== Textauszug
|
Thalys-Züge in Bruxelles-Midi. Die belgische Hauptstadt ist Sitz der Bahngesellschaft „ Thalys International“. Foto: BfVst |
|
1. Klasse im Thalys. Auf bestimmten Strecken sind einzelne Tarifangebote in der 1. Klasse günstiger als in der 2. Klasse. Foto: BfVst |
|
Die Bahngesellschaft „Thalys International“
ist ein Anbieter von Fernverkehr zwischen
Belgien, Deutschland, Frankreich und den
Niederlanden mit dem Hochgeschwindigkeitszug
Thalys. Seit 1996 besteht diese
Kooperation zuletzt aus französischer SNCF,
belgischer SNCB und Deutscher Bahn (DB
AG). Am 2. Februar 2012 gab die DB AG aber
bekannt, dass sie sich aus der Kooperation
zurückziehen und ihren Anteil von 10 Prozent
abgeben wird. Zurzeit halten die Franzosen
62 und die Belgier 28 Prozent. Die Anerkennung
von regulären DB-Fahrscheinen
wurde daraufhin aufgekündigt, und zum
11. März änderte Thalys die Tarife umfassend.
Nachfolgend werden wir die Modalitäten
bei den für Deutschland relevanten internationalen
Verbindungen Ruhrgebiet/Köln—
Brüssel—Paris und bei der Nutzung des
Thalys innerhalb Deutschlands betrachten.
1. Vom Rhein an den Charleroi-Canal und die Seine – Thalys international
Der Thalys ist ein reservierungspflichtiger
Globalpreiszug. Mit der Verwendung vom
Betreiber festgelegter Tarifcodes wird bei
der Buchung der Reservierung gleich ein bestimmter
Fahrpreis zugeteilt. Die Reservierung
ist also gleichzeitig die Fahrkarte, die
in den meisten Fällen nur für den gebuchten
Zug gilt. Eine reguläre flexible internationale
Fahrkarte, wie sie z. B. beim ICE nach Brüssel
üblich ist, wird (auch mit Extra-Reservierung)
====
== Vorliegende Daten
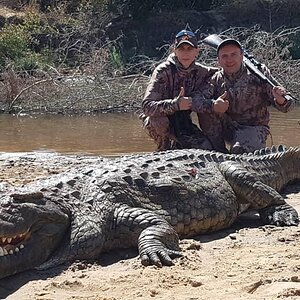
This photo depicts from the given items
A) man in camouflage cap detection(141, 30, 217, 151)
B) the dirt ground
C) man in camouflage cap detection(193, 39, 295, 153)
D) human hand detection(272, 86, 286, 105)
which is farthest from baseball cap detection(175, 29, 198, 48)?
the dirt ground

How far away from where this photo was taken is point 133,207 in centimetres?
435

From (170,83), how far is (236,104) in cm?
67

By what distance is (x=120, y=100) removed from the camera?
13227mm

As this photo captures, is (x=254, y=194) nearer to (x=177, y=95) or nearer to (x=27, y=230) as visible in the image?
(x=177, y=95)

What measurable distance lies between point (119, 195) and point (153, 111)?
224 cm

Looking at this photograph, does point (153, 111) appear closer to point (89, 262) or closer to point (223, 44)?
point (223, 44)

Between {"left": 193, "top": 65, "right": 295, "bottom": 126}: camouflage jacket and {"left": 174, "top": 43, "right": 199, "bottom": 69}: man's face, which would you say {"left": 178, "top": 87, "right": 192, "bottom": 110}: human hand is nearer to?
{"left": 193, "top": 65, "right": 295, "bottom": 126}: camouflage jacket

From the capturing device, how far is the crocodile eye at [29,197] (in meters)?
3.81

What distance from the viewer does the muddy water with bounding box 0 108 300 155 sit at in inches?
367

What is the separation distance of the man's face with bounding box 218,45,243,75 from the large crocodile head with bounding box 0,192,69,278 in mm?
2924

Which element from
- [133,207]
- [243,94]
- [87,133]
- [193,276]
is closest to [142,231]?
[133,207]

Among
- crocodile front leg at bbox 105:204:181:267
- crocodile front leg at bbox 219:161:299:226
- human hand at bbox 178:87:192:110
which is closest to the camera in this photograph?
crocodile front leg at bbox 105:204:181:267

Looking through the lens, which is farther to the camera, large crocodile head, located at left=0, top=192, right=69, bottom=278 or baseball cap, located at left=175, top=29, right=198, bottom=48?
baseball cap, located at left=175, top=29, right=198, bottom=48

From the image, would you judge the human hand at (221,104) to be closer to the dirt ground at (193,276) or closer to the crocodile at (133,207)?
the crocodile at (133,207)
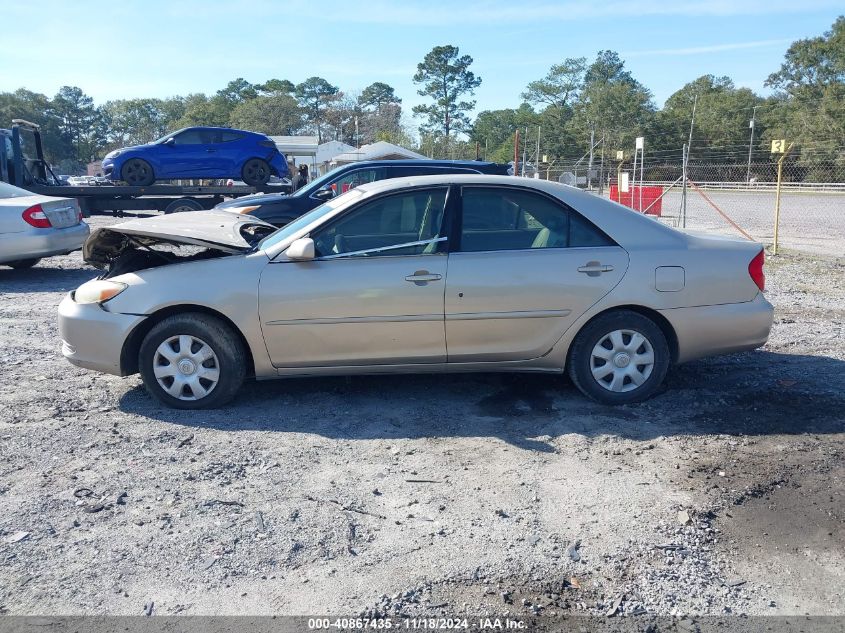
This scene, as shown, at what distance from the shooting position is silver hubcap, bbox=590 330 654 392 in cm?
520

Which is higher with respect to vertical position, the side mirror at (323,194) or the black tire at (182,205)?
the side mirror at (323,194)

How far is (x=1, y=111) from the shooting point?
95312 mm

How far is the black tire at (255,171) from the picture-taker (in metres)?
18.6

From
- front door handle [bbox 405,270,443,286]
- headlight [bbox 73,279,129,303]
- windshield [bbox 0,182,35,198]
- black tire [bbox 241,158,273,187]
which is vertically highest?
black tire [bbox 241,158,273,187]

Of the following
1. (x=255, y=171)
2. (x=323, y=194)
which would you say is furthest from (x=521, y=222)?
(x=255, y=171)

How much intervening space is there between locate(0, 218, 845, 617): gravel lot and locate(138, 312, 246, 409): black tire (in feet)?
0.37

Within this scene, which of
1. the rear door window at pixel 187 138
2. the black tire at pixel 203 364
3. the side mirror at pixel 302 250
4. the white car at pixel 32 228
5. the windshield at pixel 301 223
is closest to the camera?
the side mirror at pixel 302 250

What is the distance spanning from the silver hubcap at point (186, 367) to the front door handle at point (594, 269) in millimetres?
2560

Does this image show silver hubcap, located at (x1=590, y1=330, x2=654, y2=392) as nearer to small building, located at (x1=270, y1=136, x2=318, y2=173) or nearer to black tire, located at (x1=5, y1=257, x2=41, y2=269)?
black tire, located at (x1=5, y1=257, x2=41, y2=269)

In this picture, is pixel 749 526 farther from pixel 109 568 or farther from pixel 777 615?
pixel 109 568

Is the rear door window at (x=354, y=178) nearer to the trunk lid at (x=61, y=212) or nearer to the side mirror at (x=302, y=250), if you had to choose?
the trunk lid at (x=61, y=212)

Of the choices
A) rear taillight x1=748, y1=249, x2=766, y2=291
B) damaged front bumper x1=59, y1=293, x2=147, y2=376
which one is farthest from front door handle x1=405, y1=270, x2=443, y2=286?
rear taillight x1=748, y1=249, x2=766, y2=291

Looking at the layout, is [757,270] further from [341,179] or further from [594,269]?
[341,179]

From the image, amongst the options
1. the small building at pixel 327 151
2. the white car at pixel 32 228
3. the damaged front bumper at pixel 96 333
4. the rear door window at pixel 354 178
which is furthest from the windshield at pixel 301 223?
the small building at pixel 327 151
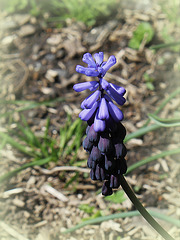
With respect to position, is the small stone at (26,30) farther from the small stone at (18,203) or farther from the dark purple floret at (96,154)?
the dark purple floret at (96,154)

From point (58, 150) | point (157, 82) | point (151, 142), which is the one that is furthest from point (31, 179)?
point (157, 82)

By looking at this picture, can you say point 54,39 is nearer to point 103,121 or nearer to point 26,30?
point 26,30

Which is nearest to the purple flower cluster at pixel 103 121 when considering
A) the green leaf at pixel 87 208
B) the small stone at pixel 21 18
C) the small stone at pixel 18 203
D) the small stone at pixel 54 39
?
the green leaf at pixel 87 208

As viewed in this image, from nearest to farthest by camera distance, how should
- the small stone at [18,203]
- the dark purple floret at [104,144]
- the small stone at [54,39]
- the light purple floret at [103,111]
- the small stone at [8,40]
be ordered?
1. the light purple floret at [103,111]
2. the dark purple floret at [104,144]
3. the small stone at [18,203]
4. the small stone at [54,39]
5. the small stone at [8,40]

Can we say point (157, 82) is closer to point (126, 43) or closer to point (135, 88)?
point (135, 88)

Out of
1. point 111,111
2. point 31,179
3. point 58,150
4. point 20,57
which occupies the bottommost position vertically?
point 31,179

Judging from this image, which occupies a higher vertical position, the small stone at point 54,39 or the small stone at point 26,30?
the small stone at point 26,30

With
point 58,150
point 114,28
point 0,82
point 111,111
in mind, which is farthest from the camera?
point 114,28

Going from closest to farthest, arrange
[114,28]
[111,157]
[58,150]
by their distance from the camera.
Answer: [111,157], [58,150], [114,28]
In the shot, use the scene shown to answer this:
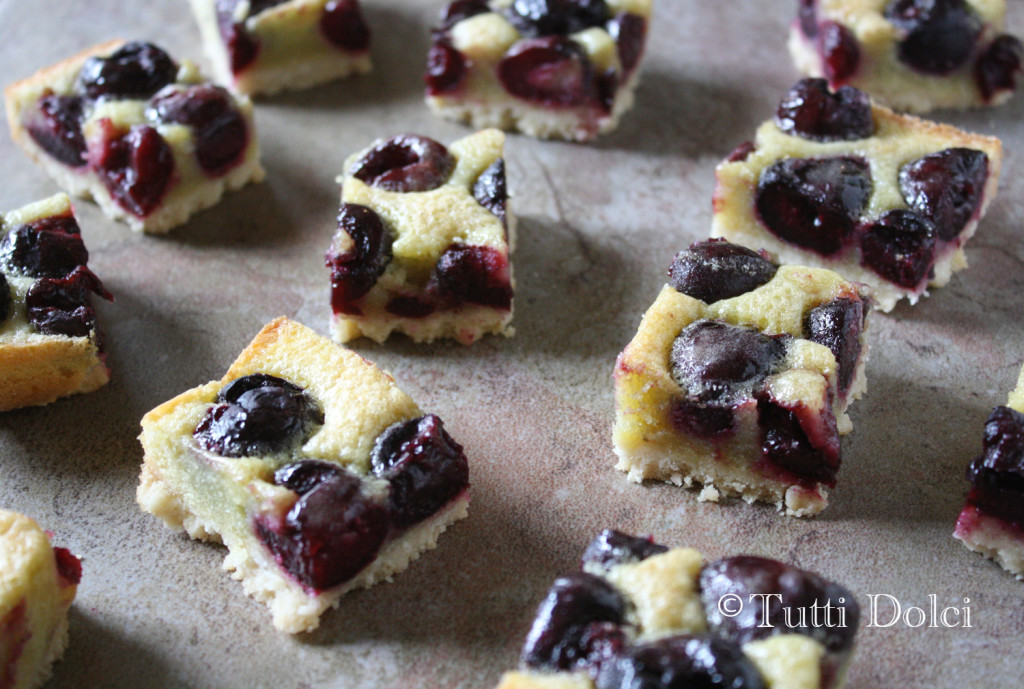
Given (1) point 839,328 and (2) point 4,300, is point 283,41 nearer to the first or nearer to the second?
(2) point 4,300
====
== Vorliegende Daten
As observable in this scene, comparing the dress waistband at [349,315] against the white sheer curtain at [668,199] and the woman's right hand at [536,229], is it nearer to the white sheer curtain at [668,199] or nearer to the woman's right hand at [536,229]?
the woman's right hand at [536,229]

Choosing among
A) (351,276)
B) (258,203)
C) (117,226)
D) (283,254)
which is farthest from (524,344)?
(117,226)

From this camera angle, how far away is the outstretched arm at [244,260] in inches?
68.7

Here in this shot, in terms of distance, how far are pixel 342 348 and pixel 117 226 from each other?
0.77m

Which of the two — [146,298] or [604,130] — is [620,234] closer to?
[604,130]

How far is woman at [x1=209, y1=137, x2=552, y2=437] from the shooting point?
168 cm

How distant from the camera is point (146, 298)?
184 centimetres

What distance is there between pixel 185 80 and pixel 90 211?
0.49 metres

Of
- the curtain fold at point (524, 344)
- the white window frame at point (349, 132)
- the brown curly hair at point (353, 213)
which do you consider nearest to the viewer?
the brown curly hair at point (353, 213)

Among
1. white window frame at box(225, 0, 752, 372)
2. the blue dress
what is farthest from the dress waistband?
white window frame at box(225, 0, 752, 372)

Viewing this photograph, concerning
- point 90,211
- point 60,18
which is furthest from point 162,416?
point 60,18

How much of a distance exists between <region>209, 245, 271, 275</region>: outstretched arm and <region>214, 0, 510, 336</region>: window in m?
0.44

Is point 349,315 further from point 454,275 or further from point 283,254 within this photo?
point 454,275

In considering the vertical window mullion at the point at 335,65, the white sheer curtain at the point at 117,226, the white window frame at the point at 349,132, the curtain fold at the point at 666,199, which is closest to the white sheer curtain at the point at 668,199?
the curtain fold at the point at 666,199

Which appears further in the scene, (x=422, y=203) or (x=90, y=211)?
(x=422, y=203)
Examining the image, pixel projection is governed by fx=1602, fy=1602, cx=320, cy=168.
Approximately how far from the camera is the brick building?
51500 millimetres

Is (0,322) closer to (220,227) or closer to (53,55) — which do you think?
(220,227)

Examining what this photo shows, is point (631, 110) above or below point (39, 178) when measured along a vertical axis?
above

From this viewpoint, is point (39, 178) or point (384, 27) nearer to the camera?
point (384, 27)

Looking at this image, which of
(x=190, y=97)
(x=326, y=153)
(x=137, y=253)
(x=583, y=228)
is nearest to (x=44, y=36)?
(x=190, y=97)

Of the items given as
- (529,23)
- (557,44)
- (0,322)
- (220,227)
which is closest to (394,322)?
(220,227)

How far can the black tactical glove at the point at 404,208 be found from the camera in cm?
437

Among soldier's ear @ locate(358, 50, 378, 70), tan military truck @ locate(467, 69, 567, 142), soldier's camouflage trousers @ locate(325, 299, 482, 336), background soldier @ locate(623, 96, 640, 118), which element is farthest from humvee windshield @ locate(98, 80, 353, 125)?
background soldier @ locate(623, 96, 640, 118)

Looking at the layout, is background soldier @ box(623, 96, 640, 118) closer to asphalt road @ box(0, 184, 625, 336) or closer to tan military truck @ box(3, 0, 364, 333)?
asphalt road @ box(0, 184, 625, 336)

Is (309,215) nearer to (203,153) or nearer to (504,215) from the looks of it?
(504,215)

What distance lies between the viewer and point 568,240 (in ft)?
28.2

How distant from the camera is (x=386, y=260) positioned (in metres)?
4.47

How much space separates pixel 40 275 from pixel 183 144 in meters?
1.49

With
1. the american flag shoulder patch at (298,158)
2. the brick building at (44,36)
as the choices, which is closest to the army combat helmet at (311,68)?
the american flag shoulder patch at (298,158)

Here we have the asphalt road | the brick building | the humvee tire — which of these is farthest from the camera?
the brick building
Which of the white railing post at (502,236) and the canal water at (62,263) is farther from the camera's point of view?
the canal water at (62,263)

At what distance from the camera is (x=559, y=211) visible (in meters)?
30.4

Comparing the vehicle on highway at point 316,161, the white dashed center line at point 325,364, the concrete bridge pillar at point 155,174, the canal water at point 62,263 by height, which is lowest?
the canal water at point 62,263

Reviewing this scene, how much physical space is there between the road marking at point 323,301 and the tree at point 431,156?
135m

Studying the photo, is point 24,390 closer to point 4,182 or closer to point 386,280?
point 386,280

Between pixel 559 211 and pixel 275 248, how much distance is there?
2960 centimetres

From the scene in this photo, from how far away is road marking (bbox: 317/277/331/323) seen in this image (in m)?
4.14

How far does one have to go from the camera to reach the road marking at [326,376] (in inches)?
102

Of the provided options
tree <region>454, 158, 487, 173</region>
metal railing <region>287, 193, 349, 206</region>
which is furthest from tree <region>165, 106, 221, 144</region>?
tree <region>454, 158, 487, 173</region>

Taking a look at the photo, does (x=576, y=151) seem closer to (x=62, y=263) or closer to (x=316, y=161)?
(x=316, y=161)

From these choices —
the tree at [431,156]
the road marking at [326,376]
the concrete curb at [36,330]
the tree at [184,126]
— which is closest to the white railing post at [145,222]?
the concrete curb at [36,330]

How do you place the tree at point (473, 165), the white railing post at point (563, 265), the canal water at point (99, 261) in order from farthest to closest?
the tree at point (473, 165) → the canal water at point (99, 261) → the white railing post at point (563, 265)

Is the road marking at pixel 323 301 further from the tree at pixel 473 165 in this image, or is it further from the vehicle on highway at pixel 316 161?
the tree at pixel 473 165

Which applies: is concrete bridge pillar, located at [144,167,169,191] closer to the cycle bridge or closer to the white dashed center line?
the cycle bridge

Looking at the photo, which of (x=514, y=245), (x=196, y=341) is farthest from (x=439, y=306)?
====
Deine Aufgaben>
[a] Zähle, in wie vielen Zeilen der Datensätze die Zeichenfolge „considering“ vorkommt, wobei Groß- und Kleinschreibung zu beachten ist. Gib nur die Zahl an.
[b] Schreib den Text über die Bahngesellschaft Thalys an der Stelle weiter, an der er endet.

Die Ergebnisse>
[a] 2

[b]
im Thalys nicht anerkannt. Die Ausnahme
von der Regel: Wer eine Rundreise
durch Frankreich bzw. Teile Europas macht
und dabei eines der internationalen Passangebote
nutzt, der braucht nur einen Aufpreis
zahlen (Reservierung mit Zuschlag). Pässe
sind Pauschalangebote der Europäischen
Bahnen, bei denen man in einer festgelegten
Zeitspanne
die gewünschten Reisetage
frei auswählen kann, auf dem Beleg selbst
einträgt und an den Tagen kreuz und quer
durch das Gebiet fahren kann, für das der
Pass gilt. Ein Beispiel: der InterRail-Global-
Pass für alle beteiligten Länder (außer dem
eigenen Heimatland). Für reservierungspflichtige
Züge fallen dann nur die Reservierungsaufpreise
und ggf. Zuschläge an.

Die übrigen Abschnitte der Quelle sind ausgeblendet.